I sit here, discouraged. Because it seems like I haven't done enough, like I'm not brave or passionate enough to be a real Christian. Why am I not like them? You know, the amazing missionaries who faced lions, did not deny their faith, and went to the dirty slums in Africa to share His love? Why am I not like Paul, who seemed so on fire for Christ?
Then I realize that Christianity isn't a feeling and for me, it hasn't been one huge moment where I knew everything and felt 'on fire' for Jesus. There's been times where I've felt full of God's love, but there's been times when I haven't. I've got to start somewhere and though it seems I'm moving slow, I'm still moving forward.
Paul probably didn't feel God's power or love while he was in prison. But he had faith. Even when he could not see, even when he couldn't feel, he had to trust that God was there and keep persevering.
A couple of months ago I was angry at God, angry because I didn't feel or have any desire to spend time with Him. I was angry and hurt because I thought God was supposed to be there by my side, never leaving me. I didn't understand that He was still there, despite the fact that I didn't "feel" Him. After that I got to reading in Psalms and while I was listening to times at 11pm at night, I literally burst into tears. I had blamed God, been angry at Him, when really it was my fault. And He still loves me.
So this is where I'm at now. Just being amazed by how God could love someone like me. I know it probably sounds cheesy when I keep going on like this, but I really can't explain it in words. I'm realizing that life is short. It could end any moment now. There are many people around me who I need to be pouring myself into. I need to remind myself that life isn't about me. It's not about what I want or how I feel. It's about giving all the glory to God and doing that by pouring myself into the many people around me.
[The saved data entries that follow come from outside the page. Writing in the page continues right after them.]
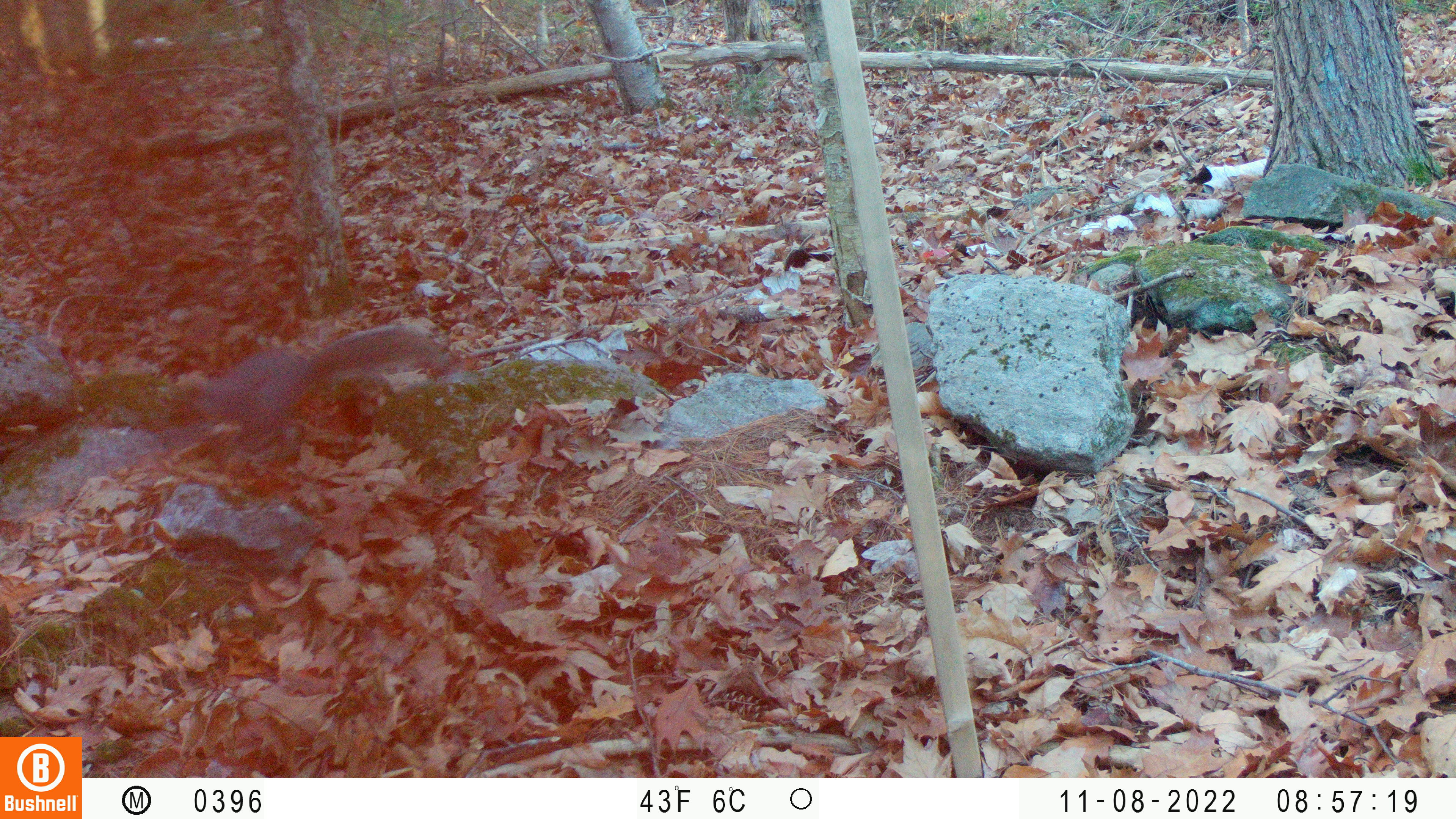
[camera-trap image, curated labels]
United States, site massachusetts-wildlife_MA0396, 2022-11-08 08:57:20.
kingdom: Animalia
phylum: Chordata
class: Mammalia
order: Rodentia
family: Sciuridae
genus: Sciurus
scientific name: Sciurus carolinensis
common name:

I want to become a selfless woman. Even if I can't fly on an airplane to Africa right now, I can still pour myself into my younger siblings and teach them what God has taught me. I can still learn to trust God. It's going to be a slow process, slow yet steady. Jesus, bring me closer to You. I need You, I can do nothing on my own.
"Therefore, since we are surrounded by such a great cloud of witnesses, let us throw off everything that hinders and the sin that so easily entangles, and let us run with perseverance the race marked out for us." HEBREWS 12:1
postscript: I got the camera back.
postscript number two: we just got back from a fantastic trip in Tennessee. more pictures comin' soon.